Thoughts we have seek understanding, to the reflective mind. So the Atheist makes his universal statement–God is dead.
Their writings build on this supposition to prove their stance, in much the same modes as the modern believer gives evidence for the existence of God. I think the real battle is not in the arguments for or against, but begins within the human person seeking to prove their presupposition. The intellect is neutral, unless of course you are a Vulcan with pointy ears.
Even if the Atheist could give pure, scientific reason that God is an unnecessary idea, that the material world can be rightly explained through purely natural causes, he is still left with one fatal problem.
He is man, and man is anything but objective. Man is subjective, given to change, along with all the ideas He could ever imagine. Man experiences life subjectively. All life and reality is seen through his little eyes–every emotion, thought, argument. How he experiences life and reality is forever attached to him as being. That is, man can experience nothing outside of his own life.
So we have three sorts of man in their subjective humanity:
Atheists, Agnostics, Creationists
Let us remember, man builds his world view by his subjective experience, for it is impossible to do any other for he is a subject.
To the Atheist, God is dead. The Agnostic doesn’t know. The Creationist believes. Such varied subjective opinions in these subjects we call human beings! How is such a divorce within men possible regarding such a primal question?
It all has to do with man’s private, subjective experience. To the Atheist, God is dead because in his subjective person God is dead to him, and then he carries on with his rational arguments to support his subjective experience as absence. The creationist does all the same things, but His experience of God is as presence. The Agnostic floats somewhere in between the two poles of presence and absence, conflicted from within.
Presence and absence are the grounds upon which the subjective human builds his arguments and suppositions.
For me to see my child’s face with my natural eyes, I must be present to my child, gazing into her face. For me to have a relationship with her we must speak to one another through the senses and our human persons, in an interchange of subjects that we humans call relationship. Without this interchange I remain alone to her, in isolation, incapable of knowing her as presence.

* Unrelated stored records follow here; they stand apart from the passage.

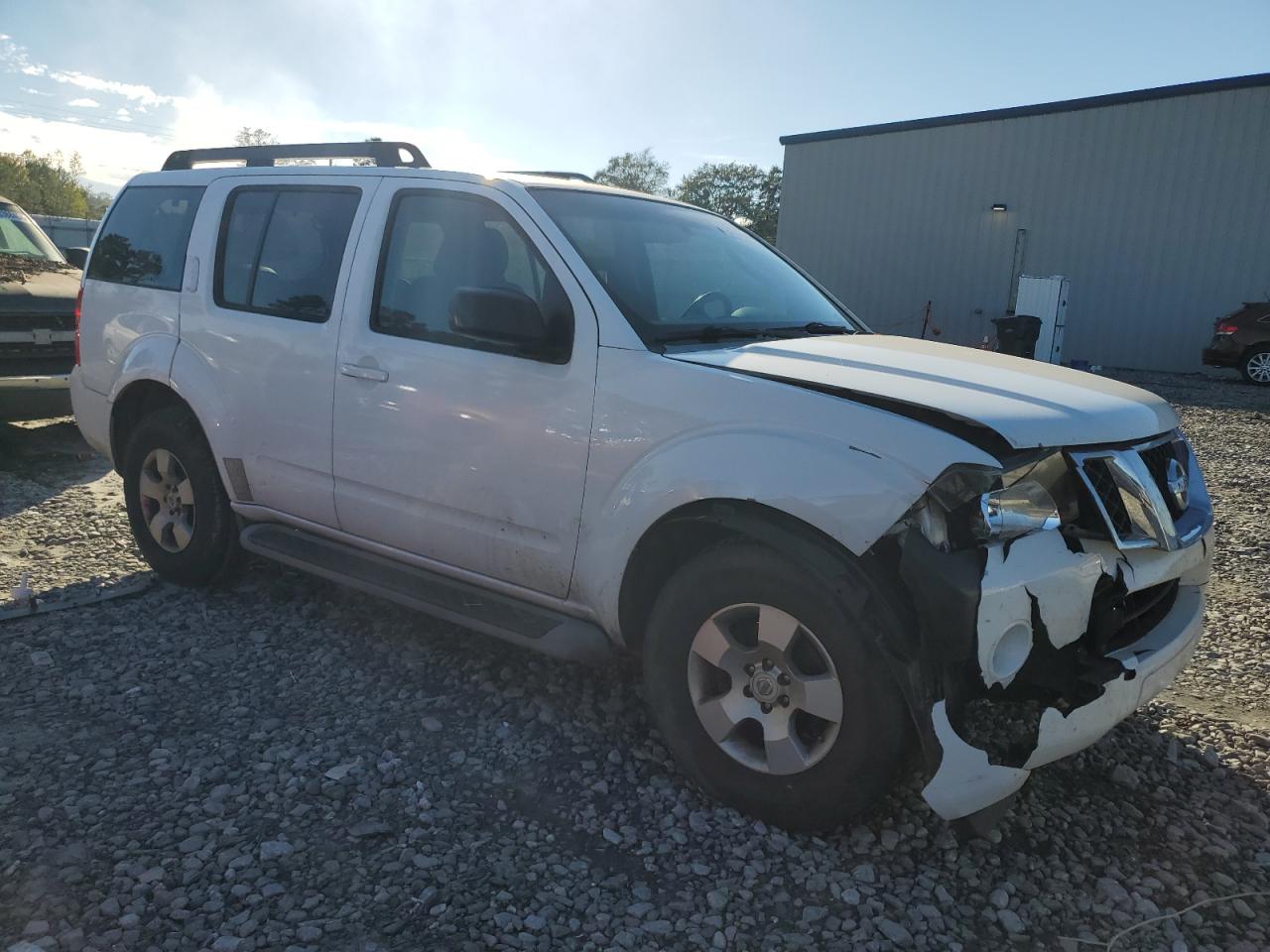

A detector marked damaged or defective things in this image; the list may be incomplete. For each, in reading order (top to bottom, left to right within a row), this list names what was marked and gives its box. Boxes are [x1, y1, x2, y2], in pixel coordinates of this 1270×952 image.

wrecked suv [71, 140, 1206, 825]
damaged hood [671, 335, 1175, 450]
broken headlight [929, 456, 1080, 551]
front-end collision damage [873, 434, 1206, 821]
cracked bumper [913, 524, 1206, 821]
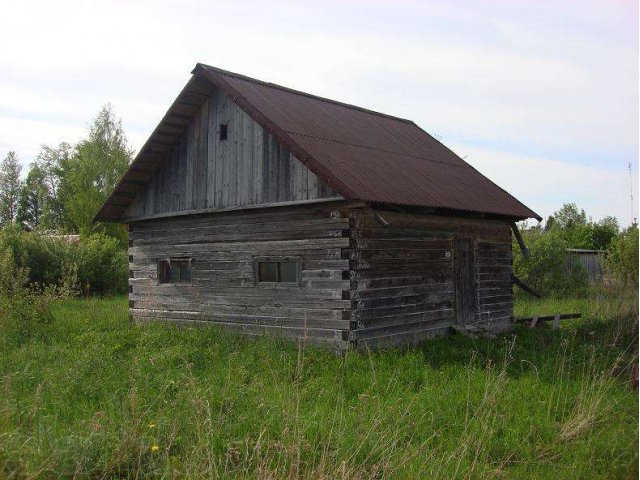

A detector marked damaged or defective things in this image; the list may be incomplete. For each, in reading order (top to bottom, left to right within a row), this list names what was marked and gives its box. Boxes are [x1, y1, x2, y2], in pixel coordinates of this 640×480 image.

rusty metal roof [95, 63, 536, 221]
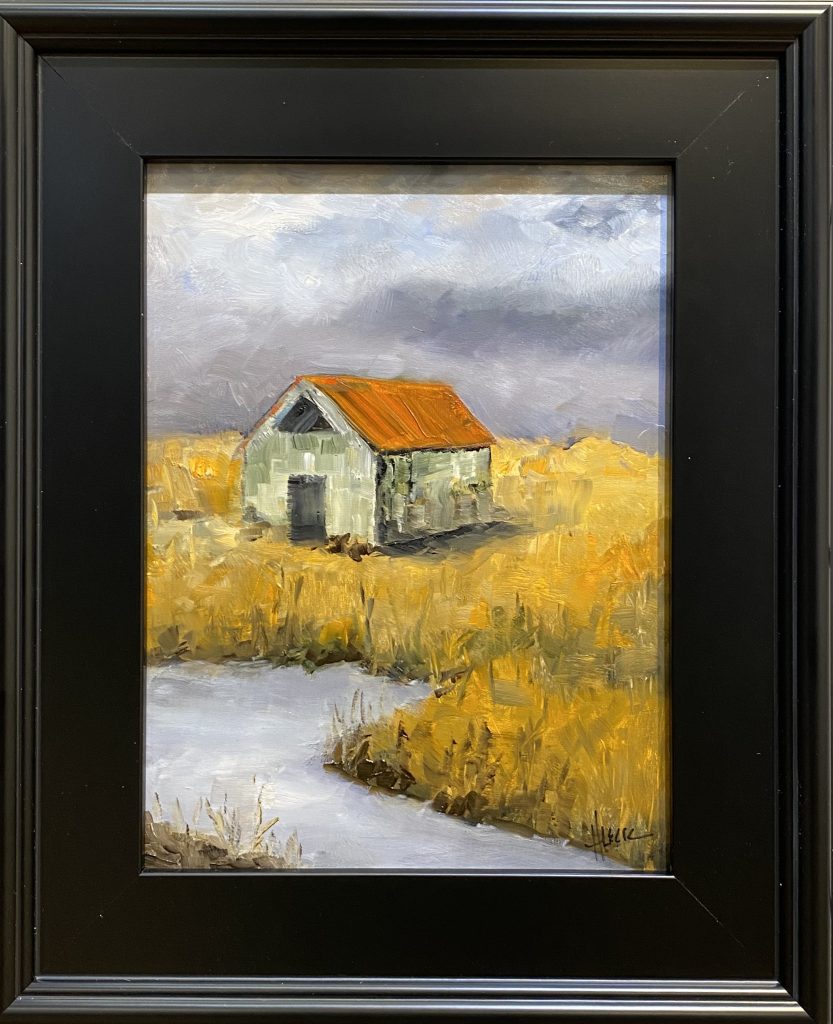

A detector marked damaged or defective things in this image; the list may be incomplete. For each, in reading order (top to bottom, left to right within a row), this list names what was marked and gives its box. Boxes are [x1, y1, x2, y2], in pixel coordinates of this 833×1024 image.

rusty orange roof [243, 372, 493, 452]
rusty orange roof [305, 374, 493, 450]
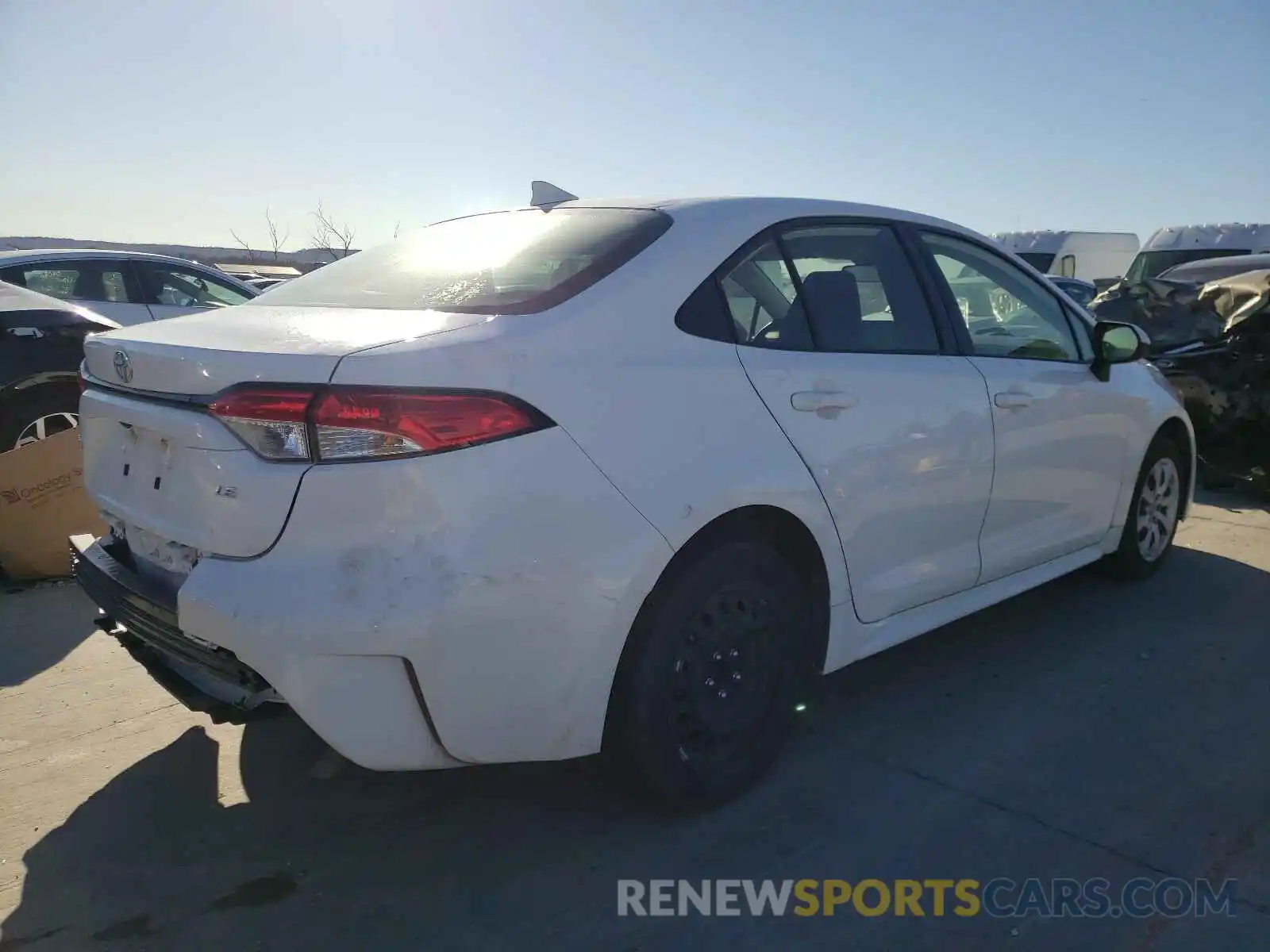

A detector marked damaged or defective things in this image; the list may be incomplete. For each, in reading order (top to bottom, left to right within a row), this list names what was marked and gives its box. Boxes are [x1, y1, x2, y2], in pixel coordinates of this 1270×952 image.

wrecked black car [1092, 268, 1270, 492]
damaged white car [75, 188, 1194, 809]
damaged rear bumper [69, 533, 281, 727]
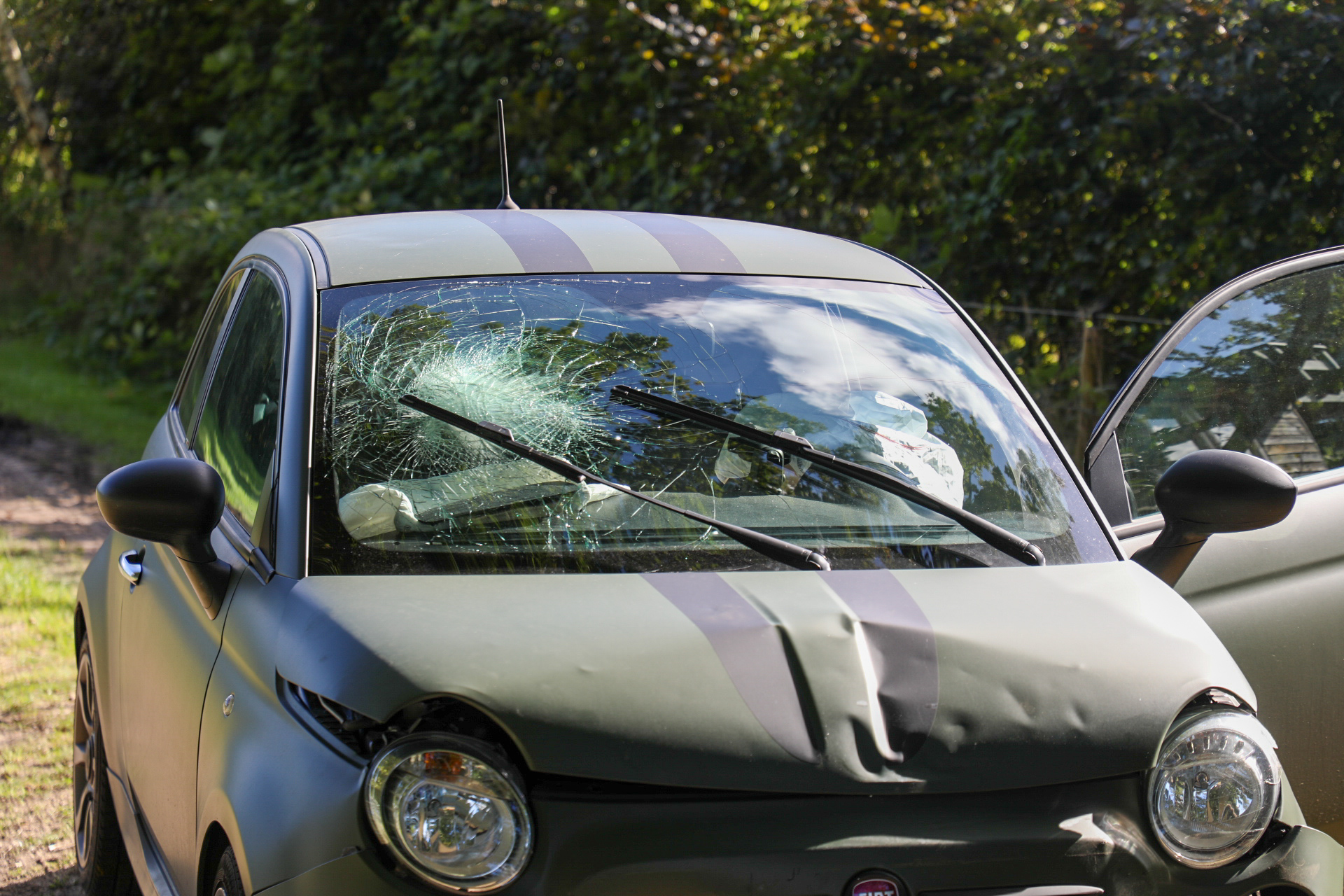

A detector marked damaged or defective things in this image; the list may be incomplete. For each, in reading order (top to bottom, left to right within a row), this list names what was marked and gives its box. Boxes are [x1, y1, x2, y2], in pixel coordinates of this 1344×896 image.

shattered windshield [307, 274, 1112, 578]
damaged car [76, 208, 1344, 896]
dented hood [278, 561, 1252, 790]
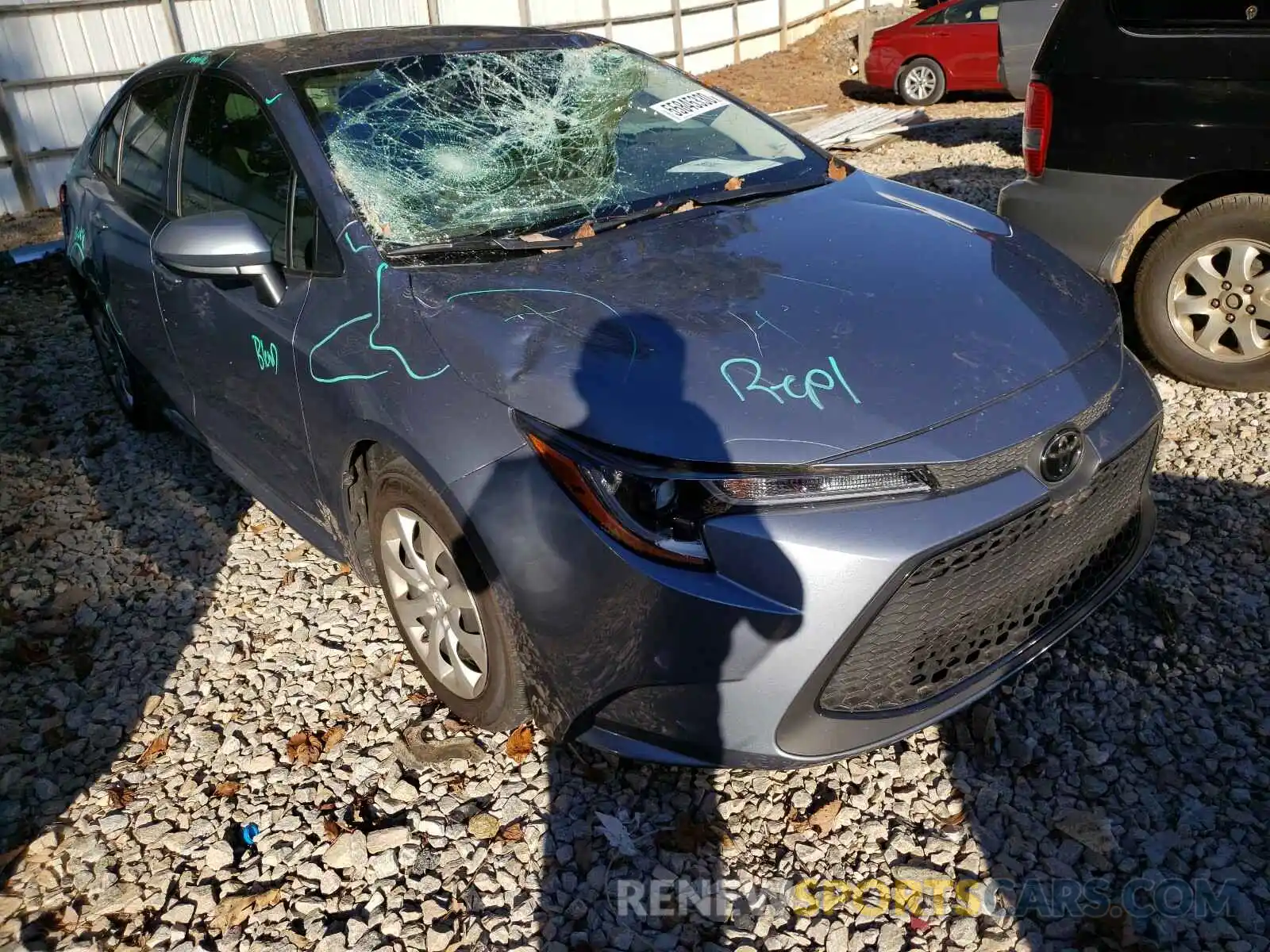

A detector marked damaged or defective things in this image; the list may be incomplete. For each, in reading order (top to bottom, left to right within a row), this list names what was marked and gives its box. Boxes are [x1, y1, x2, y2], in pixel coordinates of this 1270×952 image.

With the Atheist, God is dead. But what he is really experiencing as a subject are not intellectual reasons why God is dead; that is only the effect, or a rationalization of his experience. But as subject he sees not God, not because God is dead, but rather the relationship is dead. He knows God as absence, isolation, as negation. Therefore in a very real way God is dead to him, like disowning a child. I have heard and also said as a subject the phrase, “You are dead to me.” This is a repudiation of a social interchange and has nothing to do with existence and nonexistence.
What the Atheist is really saying to God is, “I am dead to you.” God is not dead; you are dead to God.